_EXCERPTED RECORDS_:
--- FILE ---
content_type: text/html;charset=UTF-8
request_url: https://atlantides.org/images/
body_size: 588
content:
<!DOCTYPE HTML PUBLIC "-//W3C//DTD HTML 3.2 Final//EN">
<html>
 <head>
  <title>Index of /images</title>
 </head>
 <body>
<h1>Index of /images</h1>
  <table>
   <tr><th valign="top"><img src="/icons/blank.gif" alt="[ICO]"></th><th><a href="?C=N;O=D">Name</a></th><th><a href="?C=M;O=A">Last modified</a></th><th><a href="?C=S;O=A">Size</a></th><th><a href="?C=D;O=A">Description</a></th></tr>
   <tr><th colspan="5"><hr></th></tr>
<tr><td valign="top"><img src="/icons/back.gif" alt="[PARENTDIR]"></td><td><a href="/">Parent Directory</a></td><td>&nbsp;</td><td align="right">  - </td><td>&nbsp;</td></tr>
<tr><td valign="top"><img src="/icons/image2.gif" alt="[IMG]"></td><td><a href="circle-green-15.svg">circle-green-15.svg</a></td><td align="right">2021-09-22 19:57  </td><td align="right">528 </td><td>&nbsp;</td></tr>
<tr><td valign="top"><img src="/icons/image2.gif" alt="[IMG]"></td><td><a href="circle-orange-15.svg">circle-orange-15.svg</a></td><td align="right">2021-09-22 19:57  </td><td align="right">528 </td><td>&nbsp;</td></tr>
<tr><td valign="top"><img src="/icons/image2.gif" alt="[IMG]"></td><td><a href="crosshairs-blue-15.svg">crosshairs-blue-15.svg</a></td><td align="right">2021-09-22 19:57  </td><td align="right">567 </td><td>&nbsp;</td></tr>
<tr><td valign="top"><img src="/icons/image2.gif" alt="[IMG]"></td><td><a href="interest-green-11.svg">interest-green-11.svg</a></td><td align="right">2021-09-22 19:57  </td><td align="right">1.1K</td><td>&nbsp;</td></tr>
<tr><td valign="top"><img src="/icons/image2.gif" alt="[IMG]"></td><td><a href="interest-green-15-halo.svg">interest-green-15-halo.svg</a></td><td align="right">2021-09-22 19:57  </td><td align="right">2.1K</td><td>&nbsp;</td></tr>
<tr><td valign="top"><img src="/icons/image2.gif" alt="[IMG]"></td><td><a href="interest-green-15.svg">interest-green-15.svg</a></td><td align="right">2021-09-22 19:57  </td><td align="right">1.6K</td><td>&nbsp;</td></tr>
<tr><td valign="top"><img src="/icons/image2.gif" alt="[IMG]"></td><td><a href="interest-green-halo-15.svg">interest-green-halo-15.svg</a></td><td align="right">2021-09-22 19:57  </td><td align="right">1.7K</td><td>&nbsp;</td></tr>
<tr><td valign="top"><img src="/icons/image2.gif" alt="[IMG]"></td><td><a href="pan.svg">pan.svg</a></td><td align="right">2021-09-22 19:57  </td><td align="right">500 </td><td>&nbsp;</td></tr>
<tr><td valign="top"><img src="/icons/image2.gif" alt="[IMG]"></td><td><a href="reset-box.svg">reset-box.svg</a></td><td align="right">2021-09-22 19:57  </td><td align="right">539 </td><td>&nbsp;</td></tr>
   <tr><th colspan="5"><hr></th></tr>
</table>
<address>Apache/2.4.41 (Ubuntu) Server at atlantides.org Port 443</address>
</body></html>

_PROBLEM_:
Check every line above for the word "images" and copy those that have it.

_RESPONSE_:
request_url: https://atlantides.org/images/
  <title>Index of /images</title>
<h1>Index of /images</h1>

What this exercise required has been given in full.